KUWAIT CITY (AFP) – Global Investment House, a leading Kuwaiti investment firm, said on Sunday it made its first ever loss last year due to the global financial crisis.
The 257.4 million dinars (881 million dollars) loss compares with a profit of 312 million dollars in 2007, Global said in a statement.
The price of the company’s shares, which have been suspended from trading since March 31, had slumped 67 percent so far this year after plummetting 79 percent in 2008.
Its market capitalisation stands at just 288 million dollars, down from 4.1 billion dollars at the end of 2007.
“2008 was a year of unprecedented global market turbulence. Global has not been immune to this and we unfortunately reported our first ever loss in 2008,” said Maha Al-Ghunaim, chairperson and managing director of Global.
“This has been caused, in a large part, by unrealized losses on our investments and as a result we are renewing our focus on fee generated income, which has always been profitable,” she added.

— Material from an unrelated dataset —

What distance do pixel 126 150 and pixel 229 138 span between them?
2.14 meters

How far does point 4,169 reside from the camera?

In December, Global said it defaulted on the majority of its debts and appointed HSBC Bank as financial adviser to renegotiate the existing credit facilities’ terms with the lending bank group.
The company has continued to meet all its debt service payments as they fall due, it added.
The firm has reduced costs by more than 20 percent through decreasing its workforce by 10 percent, scaling back salaries and cancelling all 2008 related bonus payments, it said.
Global has been one of Kuwait’s fastest expanding investment firms in the past few years, taking substantial loans in the process.
The company ratings have been downgraded by some international rating agencies, and others placed it on their watch lists for a possible downgrade.
Investment companies in Kuwait have been facing difficulties repaying their debt with the tightening of credit opportunities due to the global financial crisis.
The 99 companies under the supervision of the central bank of Kuwait have a total debt of around 18 billion dollars, including eight billion dollars owed to foreign lenders.